Les Russes semblent avoir rendu au contingent syrien les avions qui avaient été retirés auparavant [probablement pour maintenance, NdSF]. Ils sont actuellement de retour et effectuent plus de 200 missions par jour.
Le président turc Recep Tayyip Erdogan est toujours en conflit avec la Russie au sujet de la campagne de l’armée syrienne. Il ne parviendra à aucun nouvel accord s’il ne s’engage pas sur les points proposés par la Russie :
- Bande frontalière de 16 km à Idlib sous contrôle turc.
- La Russie contrôle le passage entre la bande d’Idlib et Afrin.
- M4 et M5 ouvertes sous la supervision conjointe russo-turque.
- Retrait des postes d’observation vers la bande frontalière.
Une tentative d’organiser une réunion le 5 mars avec la France, l’Allemagne, la Turquie et la Russie n’a pas encore été acceptée par la partie russe. Elle serait probablement inutile car la Russie n’a rien à gagner à changer sa position.
Aujourd’hui, le ministre russe des affaires étrangères, Sergey Lavrov, a de nouveau défendu le point de vue russe dans un discours au Conseil des droits de l’homme des Nations unies :
Selon lui, la communauté internationale et le Conseil des droits de l’homme doivent créer une barrière contre les extrémistes car certaines forces tendent à justifier les atrocités des groupes radicaux et terroristes. « Sinon, il est difficile d’expliquer leurs déclarations sur une éventuelle trêve avec les bandits, qui sont faites lors des discussions sur la situation à Idleb », a souligné M. Lavrov. « Cela n’a rien à voir avec les préoccupations relatives aux droits de l’homme, c’est une capitulation devant les terroristes, ce qui les encouragerait à continuer à violer de manière flagrante les conventions universelles et les nombreuses résolutions du Conseil de sécurité des Nations unies », a ajouté le Ministre russe des Affaires étrangères.
Les États-Unis ont clairement fait savoir qu’ils ne soutiendraient pas l’aventure syrienne d’Erdogan, sauf avec des mots.

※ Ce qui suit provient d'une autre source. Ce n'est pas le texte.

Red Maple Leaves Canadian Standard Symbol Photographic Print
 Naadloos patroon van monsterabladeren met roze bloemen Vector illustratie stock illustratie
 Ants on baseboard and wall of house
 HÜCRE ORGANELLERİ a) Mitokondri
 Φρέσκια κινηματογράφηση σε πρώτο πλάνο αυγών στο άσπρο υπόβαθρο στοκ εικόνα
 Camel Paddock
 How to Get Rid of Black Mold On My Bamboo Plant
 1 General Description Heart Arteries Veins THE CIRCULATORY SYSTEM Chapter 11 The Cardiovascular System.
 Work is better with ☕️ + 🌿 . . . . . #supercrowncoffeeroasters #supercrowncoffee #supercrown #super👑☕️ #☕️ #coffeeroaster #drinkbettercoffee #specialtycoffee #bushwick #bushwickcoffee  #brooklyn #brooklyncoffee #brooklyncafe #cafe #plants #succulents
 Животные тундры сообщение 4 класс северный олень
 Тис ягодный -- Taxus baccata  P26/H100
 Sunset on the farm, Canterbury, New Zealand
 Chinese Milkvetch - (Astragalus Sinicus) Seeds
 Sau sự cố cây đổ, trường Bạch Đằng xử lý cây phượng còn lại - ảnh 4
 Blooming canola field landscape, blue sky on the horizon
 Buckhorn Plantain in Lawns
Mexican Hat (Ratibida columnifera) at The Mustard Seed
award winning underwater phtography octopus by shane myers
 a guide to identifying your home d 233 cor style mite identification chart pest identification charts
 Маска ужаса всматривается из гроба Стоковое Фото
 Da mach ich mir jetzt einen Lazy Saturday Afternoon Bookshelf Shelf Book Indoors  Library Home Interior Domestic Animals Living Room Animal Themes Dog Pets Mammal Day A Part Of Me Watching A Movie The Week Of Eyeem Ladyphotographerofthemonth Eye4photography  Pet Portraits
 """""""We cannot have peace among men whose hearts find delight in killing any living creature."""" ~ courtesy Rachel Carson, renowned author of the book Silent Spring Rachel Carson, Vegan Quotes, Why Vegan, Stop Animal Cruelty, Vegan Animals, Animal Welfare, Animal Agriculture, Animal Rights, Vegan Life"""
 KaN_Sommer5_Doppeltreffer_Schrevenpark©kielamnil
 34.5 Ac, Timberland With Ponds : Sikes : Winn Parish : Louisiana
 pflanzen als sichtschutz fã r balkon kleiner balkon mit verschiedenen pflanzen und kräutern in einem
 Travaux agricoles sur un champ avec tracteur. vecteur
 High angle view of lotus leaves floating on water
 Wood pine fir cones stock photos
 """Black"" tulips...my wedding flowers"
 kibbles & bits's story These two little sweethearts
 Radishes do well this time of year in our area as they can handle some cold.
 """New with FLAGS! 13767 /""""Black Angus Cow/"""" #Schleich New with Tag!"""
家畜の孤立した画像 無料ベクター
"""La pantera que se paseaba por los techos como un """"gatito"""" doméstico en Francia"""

Cela a été évident la semaine dernière lorsque le porte-parole de la campagne américaine anti-ISIS a déclaré que le gouvernorat d’Idleb est un « aimant » pour les groupes terroristes qui sont une « nuisance, une menace et un danger » pour des centaines de milliers de civils en Syrie.
La menace d’Erdogan d’attaquer avec toute son armée si la Syrie ne se retire pas sur les lignes antérieures d’ici le 1er mars est évidemment creuse. L’armée de l’air russe pulvériserait les forces turques avant qu’elles n’atteignent les lignes de front.
Erdogan est dans une position difficile. S’il ordonne à son armée d’attaquer en force, il devra justifier les très lourdes pertes probables dans une guerre qu’il ne pourra pas gagner. S’il change sa rhétorique agressive et accepte les points de vue russes, les nationalistes qui le soutiennent encore auront de nouveaux doutes sur ses qualités de dirigeant.